The archive evolved into an information resource for students, academics, authors, documentarians, and researchers. In recognition of its education and research role, CRMA has been added to the African American Civil Rights Network of the National Park Service.

In 2019, CRMVet changed its name to "Civil Rights Movement Archive" and in 2020 it incorporated as a California non-profit.
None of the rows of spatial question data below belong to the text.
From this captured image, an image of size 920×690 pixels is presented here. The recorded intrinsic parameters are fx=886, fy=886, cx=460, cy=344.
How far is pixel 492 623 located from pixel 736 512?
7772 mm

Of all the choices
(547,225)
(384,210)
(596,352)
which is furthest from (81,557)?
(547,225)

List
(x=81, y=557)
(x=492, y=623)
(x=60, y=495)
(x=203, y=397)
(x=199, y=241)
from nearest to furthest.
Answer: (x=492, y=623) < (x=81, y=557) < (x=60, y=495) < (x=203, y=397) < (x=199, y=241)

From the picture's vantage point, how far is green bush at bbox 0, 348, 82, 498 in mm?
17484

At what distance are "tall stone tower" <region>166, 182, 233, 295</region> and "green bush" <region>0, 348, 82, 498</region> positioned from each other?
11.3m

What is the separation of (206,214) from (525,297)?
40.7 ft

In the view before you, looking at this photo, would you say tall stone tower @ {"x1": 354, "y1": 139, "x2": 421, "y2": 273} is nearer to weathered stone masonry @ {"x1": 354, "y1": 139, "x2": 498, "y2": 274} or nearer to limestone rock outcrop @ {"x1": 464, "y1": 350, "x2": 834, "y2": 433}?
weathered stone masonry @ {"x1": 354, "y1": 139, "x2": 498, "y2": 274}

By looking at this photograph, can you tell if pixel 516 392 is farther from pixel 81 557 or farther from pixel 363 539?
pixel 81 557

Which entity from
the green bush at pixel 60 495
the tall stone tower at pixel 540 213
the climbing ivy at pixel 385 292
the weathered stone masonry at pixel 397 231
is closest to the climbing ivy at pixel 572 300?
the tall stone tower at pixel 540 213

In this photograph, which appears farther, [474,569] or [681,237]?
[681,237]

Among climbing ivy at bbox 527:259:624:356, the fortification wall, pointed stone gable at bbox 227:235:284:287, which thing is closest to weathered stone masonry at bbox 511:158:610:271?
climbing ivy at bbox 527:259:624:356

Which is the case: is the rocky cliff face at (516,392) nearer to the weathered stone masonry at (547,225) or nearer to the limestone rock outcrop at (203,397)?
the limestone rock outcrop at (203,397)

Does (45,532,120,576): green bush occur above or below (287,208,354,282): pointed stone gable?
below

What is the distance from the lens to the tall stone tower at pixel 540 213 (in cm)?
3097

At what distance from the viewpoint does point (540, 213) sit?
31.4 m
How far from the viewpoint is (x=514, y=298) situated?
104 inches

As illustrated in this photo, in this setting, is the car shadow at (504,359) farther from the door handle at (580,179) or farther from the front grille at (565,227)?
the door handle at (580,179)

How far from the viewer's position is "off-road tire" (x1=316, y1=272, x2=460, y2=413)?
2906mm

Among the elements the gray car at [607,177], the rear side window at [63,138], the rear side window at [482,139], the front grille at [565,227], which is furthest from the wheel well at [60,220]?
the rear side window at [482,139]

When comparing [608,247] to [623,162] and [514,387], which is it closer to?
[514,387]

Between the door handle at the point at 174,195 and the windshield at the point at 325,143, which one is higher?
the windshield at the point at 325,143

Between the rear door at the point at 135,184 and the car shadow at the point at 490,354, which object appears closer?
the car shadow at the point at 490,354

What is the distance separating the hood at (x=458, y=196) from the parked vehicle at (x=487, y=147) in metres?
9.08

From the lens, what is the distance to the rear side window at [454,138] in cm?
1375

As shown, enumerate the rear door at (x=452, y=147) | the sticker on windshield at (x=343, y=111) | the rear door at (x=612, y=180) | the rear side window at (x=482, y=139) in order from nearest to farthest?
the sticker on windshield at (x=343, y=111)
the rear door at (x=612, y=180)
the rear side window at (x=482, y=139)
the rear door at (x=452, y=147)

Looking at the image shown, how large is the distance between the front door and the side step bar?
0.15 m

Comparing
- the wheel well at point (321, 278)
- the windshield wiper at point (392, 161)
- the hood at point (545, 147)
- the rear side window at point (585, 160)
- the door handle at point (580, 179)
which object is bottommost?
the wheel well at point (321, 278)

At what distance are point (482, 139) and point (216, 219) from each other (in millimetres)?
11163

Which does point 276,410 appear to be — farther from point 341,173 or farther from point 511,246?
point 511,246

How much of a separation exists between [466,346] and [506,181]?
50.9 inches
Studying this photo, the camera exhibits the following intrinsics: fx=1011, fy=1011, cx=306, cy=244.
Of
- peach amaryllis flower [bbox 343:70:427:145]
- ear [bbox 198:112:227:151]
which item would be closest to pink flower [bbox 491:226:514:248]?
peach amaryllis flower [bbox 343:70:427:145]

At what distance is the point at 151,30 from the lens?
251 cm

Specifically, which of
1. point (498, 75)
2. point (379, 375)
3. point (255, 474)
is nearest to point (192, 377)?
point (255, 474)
It has also applied to become a 501(c)(3) non-profit organization.

In 2022 the CRMA signed a Memorandum of Understanding with [Duke University Libraries] designating them as the stewards who will preserve and sustain the CRMA when the current managers are no longer able to carry the work forward.

== Today ==
As of January 2023, the archive contains PDF-format scans and transcripts (PDF and HTML) of original materials from the era. It also provides photos and art work; stories, oral histories and commentaries by movement participants; contact information for speakers; and reference material. All of the archive's substantive content was created by participants and activists of the American civil rights movement in the 1950s and 1960s.

The archive is a primary source for pictures, events, documents, people, poetry, oral histories, commentaries and largely forgotten stories about the civil rights movement.

Many teachers use the archive as a resource. According to its founder, more than 279,000 people visited the CRMA website in 2022.

As of the end of 2022, the archive holdings included:

- 894 veteran stories, narratives, and oral histories
- 2000+ movement photos and art works
- 5092 original movement documents
- 1251 original letters and reports
- 538 original articles and speeches by movement veterans
- 289 history articles written by participants
- 331 commentaries on the movement and current events
- 71 transcribed discussions and panel presentations
- 234 movement-related poems
- A bibliography listing 706 books about the movement
- 1558 links, to other movement-related websites and pages
- Contact information for 683 movement veterans

The Civil Rights Movement Archive is funded by small donations from civil rights movement veterans and website users.

== Affiliations ==
During the 1960s, many people affiliated with the CRMA were involved with the Student Nonviolent Coordinating Committee (SNCC), the Congress of Racial Equality (CORE), and the Southern Christian Leadership Conference (SCLC). In the current era, the CRMA works in partnership with the "SNCC Legacy Project" and other organizations to preserve the history of the Southern Freedom Movement.